START

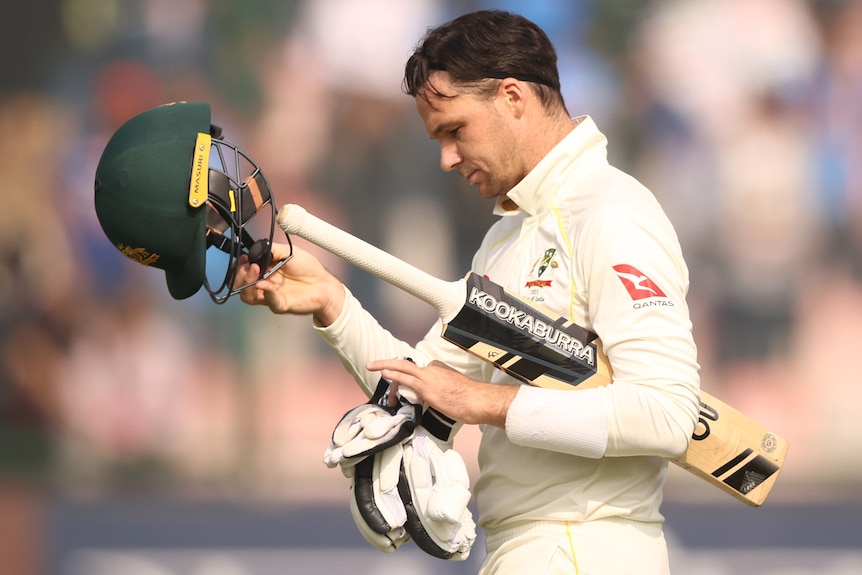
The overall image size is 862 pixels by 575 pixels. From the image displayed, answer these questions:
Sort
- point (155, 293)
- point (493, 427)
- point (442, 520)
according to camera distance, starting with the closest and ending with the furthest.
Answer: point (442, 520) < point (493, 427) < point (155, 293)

END
START

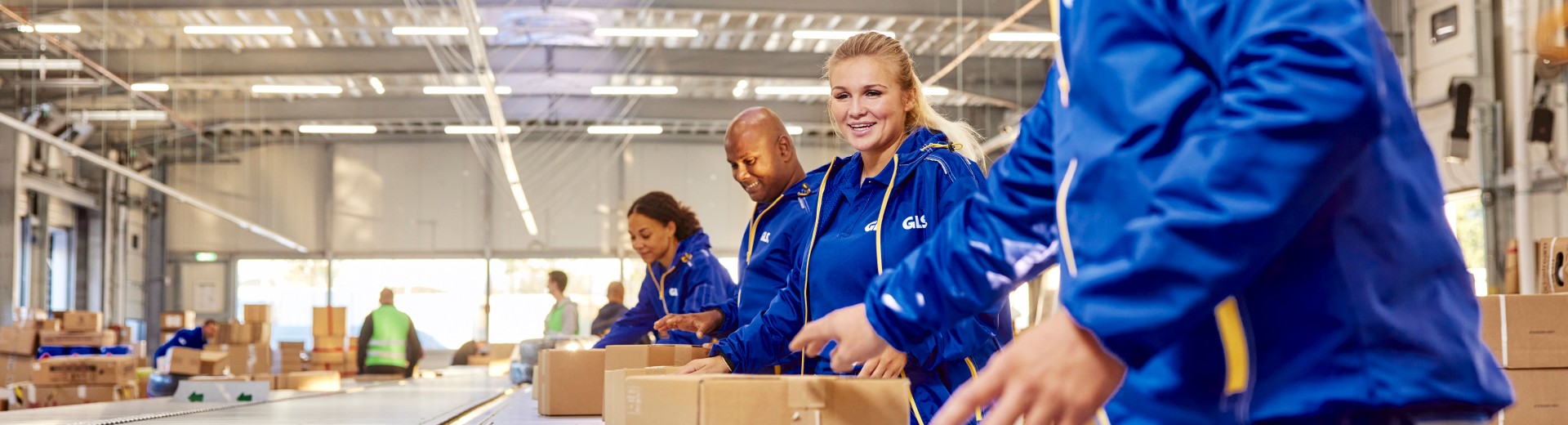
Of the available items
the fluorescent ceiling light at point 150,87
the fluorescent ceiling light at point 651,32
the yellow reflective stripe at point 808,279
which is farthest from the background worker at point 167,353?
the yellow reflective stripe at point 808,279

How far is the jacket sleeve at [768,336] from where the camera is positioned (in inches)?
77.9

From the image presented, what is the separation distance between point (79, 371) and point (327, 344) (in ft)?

END

YOUR OBJECTIVE
Please transcribe the lines starting with the one containing "How far is the" and ending with the one containing "From the image presented, what", both included.

RESPONSE TO THIS TASK
How far is the jacket sleeve at [768,336] from where the camera is positioned (in inches)?
77.9

From the image presented, what is the separation distance between point (79, 371) and point (327, 344) (in ft)?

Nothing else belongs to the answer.